Collegamenti difficili e sanità al collasso
Dall’inizio del conflitto si è registrato un aumento del 500% dei casi di uccisioni, violenza sessuale e reclutamento di bambini-soldato. Spesso si tratta di violenze attribuite alle Rsf e ai gruppi armati affiliati, ma sono stati documentati anche casi commessi dall’esercito regolare. Le donne sopravvissute alla violenza di genere provengono soprattutto da aree di conflitto aperto o a “controllo variabile”, dove la presenza armata è particolarmente intensa. Ma tali episodi si verificano sovente anche nei campi per gli sfollati interni, dove l’insicurezza e la povertà espongono le donne a sfruttamento sessuale e violenza domestica. Molto colpite sono anche comunità etniche specifiche, come le Masalit, le Nuba e altre popolazioni non arabe del Darfur, sistematicamente prese di mira. «Il nostro intervento — riprende Piziali — avviene all’interno dei centri per sfollati, sostenendo le famiglie nel superare i traumi che hanno subito, con un lavoro comunitario. Perché è estremamente importante fare in modo che il gruppo delle persone sfollate, che magari viene anche da territori diversi, possa trovare al suo interno delle forme di leadership e di sostegno per aiutare i più vulnerabili a superare i traumi che hanno subito. I nostri operatori hanno infatti un limite oggettivo e non possono raggiungere più di un certo numero di persone, per questo noi crediamo molto nel lavoro comunitario e nel supporto reciproco, facilitato da parte nostra con la fornitura di aiuti materiali, cibo e beni igienico-sanitari».La mortalità diretta e indiretta legata alla violenza di genere, purtroppo, è in aumento mentre le possibilità di ricevere cure adeguate restano drammaticamente basse: secondo Cesvi, solo il 27% dei 278 punti sanitari valutati per la gestione clinica dello stupro è pienamente operativo. «Il Sudan è un Paese molto vasto con comunicazioni molto complesse», sottolinea il direttore, spiegando che «spostare un kit igienico-sanitario ha un costo elevato, in termini di logistica, di protezione dei trasporti, di verifica della sicurezza».
Una guerra "dimenticata"
E purtroppo il Sudan sconta il fatto di essere una crisi trascurata, non solo dai media ma anche dalla politica. «È una crisi che ha fortemente risentito dell’indebolimento delle organizzazioni internazionali, in particolare dell’Onu — osserva Piziali —. Se noi vogliamo che questa crisi venga risolta, dobbiamo fare in modo che le organizzazioni internazionali riacquistino una credibilità: questo è possibile solo se gli Stati membri continuano a sostenere con le loro risorse i programmi multilaterali». Secondo il direttore del Cesvi, è pertanto fondamentale “un cambio di passo” così da sostenere le organizzazioni umanitarie che operano «nell’ultimo miglio della cooperazione» al fianco dei più bisognosi. «Siamo tornati in Sudan — conclude il direttore — proprio a seguito di questa cruenta e terribile guerra civile.
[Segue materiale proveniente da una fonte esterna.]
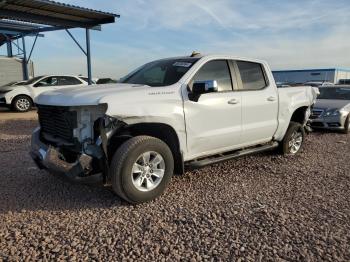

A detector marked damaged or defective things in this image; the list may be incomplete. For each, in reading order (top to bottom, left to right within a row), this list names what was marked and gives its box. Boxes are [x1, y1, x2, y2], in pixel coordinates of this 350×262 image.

crumpled hood [34, 83, 152, 105]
In modo da garantire un aiuto immediato per la sopravvivenza e il superamento dei traumi da violenza delle persone sfollate. Ma siamo specializzati anche nei programmi di accesso all’acqua: quindi distribuzione di acqua potabile e tutti i servizi collegati all’utilizzo di acqua pulita, compreso lo smaltimento perché si tratta di un bene prezioso che però, se non viene smaltito in modo appropriato, a sua volta è fonte di malattie come la malaria. Per cui, appena sarà possibile, contiamo di poter ampliare le nostre attività di aiuto in Sudan».